--- Provided passage ---

Advertisement

A Life-and-Death Tale of Freeways and Fate

Share

At a few minutes past 3 p.m. on April 30, a Thursday afternoon, Daniel V. Jones, 40, a hotel maintenance worker from Long Beach, drove a gray pickup truck onto a transition loop from the Harbor Freeway to the Century Freeway, parked it, dialed 911 on a cellular telephone and spoke to police, while simultaneously shooting several rounds from a gun through the roof of his truck.

Except for a dog, he was alone.

At approximately 3:30 p.m., maybe 25 miles away, Jack Nusbaum, 38, a construction company employee from Whittier, was operating a yellow, 26-ton heavy equipment loader at a job site just off the Riverside Freeway, crushing rock.

He also was alone.

At precisely 3:38, Jones got out of the truck. In the middle of the freeway, he unfurled a large, hand-lettered banner. It read: “HMOs Are in It for the Money!! Live Free, Love Safe or Die.”

Advertisement

Helicopters flew overhead. TV cameras captured Jones making an obscene gesture, climbing back inside the truck.

Hundreds of thousands of cars were at a standstill.

At 3:48, Jones’ truck caught fire.

Two minutes later, he took his life.

And, in so doing, by some miraculous quirk of fate, he accidentally saved Jack Nusbaum’s.

--- Information provided ---

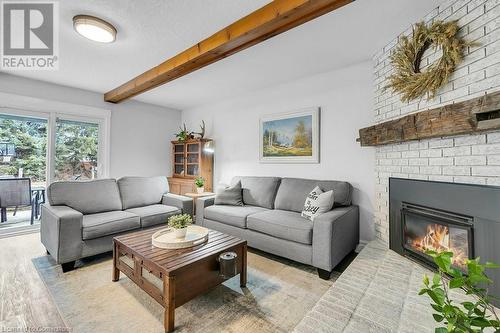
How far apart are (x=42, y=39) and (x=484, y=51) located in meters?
3.92

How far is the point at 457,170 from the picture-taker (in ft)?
5.68

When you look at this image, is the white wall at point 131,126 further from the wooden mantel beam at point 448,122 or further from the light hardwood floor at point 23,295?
the wooden mantel beam at point 448,122

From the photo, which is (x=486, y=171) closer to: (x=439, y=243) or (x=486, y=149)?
(x=486, y=149)

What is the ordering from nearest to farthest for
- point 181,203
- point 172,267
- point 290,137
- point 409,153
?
point 172,267 → point 409,153 → point 181,203 → point 290,137

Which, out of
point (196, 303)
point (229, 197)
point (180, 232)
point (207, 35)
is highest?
point (207, 35)

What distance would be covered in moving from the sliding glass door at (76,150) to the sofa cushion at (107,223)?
171cm

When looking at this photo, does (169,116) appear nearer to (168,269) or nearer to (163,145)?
(163,145)

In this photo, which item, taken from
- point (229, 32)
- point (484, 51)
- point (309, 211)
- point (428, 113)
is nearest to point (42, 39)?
point (229, 32)

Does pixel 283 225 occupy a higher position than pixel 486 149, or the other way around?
pixel 486 149

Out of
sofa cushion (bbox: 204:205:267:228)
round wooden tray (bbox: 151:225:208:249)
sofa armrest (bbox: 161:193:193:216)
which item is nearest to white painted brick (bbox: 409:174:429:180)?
sofa cushion (bbox: 204:205:267:228)

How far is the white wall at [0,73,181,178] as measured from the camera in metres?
3.67

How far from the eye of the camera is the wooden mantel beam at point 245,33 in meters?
1.72

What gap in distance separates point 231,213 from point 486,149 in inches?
100

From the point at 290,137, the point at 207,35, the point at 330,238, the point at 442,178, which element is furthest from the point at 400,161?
the point at 207,35
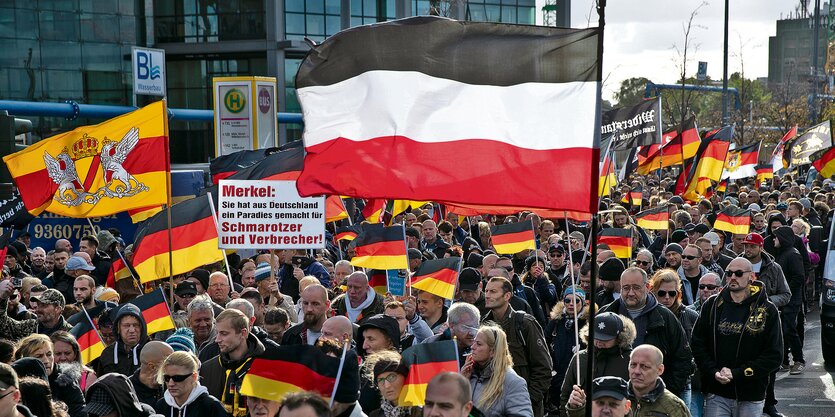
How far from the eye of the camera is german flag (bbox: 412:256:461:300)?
9836mm

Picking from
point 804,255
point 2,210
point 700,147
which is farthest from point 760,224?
point 2,210

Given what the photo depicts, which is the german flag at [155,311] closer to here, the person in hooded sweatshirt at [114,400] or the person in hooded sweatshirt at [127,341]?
the person in hooded sweatshirt at [127,341]

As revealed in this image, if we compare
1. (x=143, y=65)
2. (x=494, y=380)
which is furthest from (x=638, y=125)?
(x=143, y=65)

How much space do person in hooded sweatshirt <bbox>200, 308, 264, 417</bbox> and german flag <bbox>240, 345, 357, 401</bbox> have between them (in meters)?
1.89

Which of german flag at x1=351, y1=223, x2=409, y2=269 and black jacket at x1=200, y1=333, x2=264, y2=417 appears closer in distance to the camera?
black jacket at x1=200, y1=333, x2=264, y2=417

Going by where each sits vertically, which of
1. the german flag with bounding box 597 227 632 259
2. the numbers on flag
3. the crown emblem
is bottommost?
the numbers on flag

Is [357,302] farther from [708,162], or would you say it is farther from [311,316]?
[708,162]

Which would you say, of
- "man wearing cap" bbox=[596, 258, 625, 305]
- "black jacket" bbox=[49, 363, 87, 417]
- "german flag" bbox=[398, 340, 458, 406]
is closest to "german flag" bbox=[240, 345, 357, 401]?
"german flag" bbox=[398, 340, 458, 406]

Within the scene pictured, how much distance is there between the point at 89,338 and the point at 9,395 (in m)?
3.95

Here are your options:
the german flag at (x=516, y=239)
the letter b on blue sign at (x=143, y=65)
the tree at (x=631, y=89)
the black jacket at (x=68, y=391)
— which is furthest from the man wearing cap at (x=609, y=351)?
the tree at (x=631, y=89)

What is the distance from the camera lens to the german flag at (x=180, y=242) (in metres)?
11.5

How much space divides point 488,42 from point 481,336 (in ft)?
5.72

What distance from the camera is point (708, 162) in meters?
22.1

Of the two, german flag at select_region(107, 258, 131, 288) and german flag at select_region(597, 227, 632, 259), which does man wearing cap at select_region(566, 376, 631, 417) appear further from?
german flag at select_region(107, 258, 131, 288)
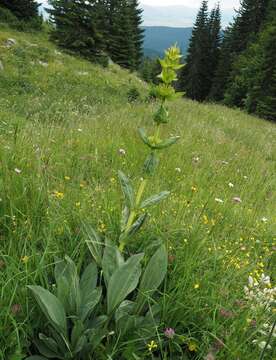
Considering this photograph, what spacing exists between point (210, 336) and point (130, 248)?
0.72 m

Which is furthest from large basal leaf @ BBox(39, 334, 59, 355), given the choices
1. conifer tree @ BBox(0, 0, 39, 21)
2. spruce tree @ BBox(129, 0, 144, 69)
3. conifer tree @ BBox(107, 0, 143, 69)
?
spruce tree @ BBox(129, 0, 144, 69)

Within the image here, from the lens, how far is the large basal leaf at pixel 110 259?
193 cm

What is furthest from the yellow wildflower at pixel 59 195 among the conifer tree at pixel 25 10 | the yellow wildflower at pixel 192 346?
the conifer tree at pixel 25 10

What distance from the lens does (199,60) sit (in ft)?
175

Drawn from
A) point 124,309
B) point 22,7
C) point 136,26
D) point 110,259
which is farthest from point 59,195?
point 136,26

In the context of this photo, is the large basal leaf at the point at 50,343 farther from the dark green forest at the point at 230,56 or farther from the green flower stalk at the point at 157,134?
the dark green forest at the point at 230,56

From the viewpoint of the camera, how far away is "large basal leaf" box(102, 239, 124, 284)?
193 centimetres

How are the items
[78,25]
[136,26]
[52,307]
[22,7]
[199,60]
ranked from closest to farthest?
[52,307]
[78,25]
[22,7]
[136,26]
[199,60]

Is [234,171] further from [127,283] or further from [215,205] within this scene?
[127,283]

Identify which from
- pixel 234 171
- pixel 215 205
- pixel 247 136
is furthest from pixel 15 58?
pixel 215 205

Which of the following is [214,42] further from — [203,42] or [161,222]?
[161,222]

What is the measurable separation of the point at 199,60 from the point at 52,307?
182 feet

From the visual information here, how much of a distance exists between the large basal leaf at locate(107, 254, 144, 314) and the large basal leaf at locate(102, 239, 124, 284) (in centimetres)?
12

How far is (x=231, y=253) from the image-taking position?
2.57 metres
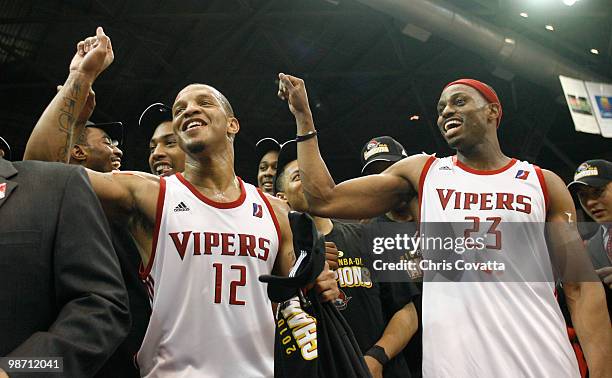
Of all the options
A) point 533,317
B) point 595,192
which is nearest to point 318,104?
point 595,192

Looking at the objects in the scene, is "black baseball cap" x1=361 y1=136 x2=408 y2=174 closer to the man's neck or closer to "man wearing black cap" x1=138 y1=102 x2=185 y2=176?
the man's neck

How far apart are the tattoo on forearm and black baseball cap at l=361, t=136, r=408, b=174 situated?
2186mm

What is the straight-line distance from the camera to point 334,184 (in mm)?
3295

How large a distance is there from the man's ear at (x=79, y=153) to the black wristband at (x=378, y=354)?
1711 mm

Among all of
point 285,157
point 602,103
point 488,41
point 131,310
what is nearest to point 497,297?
point 131,310

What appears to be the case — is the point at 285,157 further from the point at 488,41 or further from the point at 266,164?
the point at 488,41

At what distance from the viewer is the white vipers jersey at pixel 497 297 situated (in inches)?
117

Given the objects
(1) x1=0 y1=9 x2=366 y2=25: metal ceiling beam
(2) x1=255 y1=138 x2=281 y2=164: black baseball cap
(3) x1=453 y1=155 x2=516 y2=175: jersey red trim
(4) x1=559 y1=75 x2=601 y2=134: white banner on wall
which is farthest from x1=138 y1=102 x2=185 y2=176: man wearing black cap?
(4) x1=559 y1=75 x2=601 y2=134: white banner on wall

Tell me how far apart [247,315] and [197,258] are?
28 cm

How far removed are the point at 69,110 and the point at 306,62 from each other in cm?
720

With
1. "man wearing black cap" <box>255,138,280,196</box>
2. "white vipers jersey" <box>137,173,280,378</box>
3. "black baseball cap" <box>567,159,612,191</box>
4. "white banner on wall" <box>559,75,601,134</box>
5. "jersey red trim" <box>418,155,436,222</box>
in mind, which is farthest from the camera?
"white banner on wall" <box>559,75,601,134</box>

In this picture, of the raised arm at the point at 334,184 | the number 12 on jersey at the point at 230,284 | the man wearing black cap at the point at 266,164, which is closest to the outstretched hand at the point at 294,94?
the raised arm at the point at 334,184

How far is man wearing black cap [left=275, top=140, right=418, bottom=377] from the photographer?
370cm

---

Tasks to perform:
• 1. In the freeway article, at what time did Jones' truck catch fire?
• 2. Name every freeway mentioned in the freeway article.
• 3. Resume the freeway article after its final sentence.
The records come from a separate source and are not part of the freeway article.

Answers to the tasks:
• 1. 3:48

• 2. Harbor Freeway, Century Freeway, Riverside Freeway

• 3.
*

On her way home from a doctor’s appointment, Barbie Nusbaum was also alone.

She had music on her car radio, not the news. Otherwise, she would have known what was happening at the interchange of the 110 and 105, and what was tying up traffic on every L.A. freeway.

She didn’t have her cell phone with her, so she couldn’t call home to ask if everything was all right.

“I’m glad I didn’t,” she says. “I would have panicked.”

Stuck in gridlock, she would have been unable to do anything but fear for her husband’s life.

For at a few minutes past 4 o’clock, Jack Nusbaum felt something go wrong with the engine of his loader.

He got off to check it out.

“I was picking up a little overtime,” he remembers. “I had the next day off. I just wanted to get a few more things done.”

Advertisement

At the job site near Anaheim Hills, he was accustomed to being by himself, crushing stone into gravel.

Very few others came around. Jim O’Neill, one of the bosses, did sometimes, on days when he passed out paychecks.

Nusbaum was alone when the loader ran over him.

It rolled down a hill, all 26 tons of it. Then it rocked back, crushing Nusbaum a second time.

Pinned underneath, he couldn’t call for help, because nobody was there.

Just cars going by on the freeway.

“So he was left for dead,” his wife says. “He wouldn’t have been found until the next morning. No way he could have survived that long.”

For most of his adult life, Nusbaum had worked as a silk-screener. It was just a year ago February that he made a job change, deciding to try his luck at construction.

Now he was crushed under 26 tons.

During the first 30 minutes, “I mostly thought about my family. And I guess you could say I got a little closer to the Lord.”

Advertisement

Like his wife, Nusbaum was oblivious to the fact that TVs throughout Southern California were tuned in to a frightening incident up the freeway.

Daniel Jones had just committed suicide.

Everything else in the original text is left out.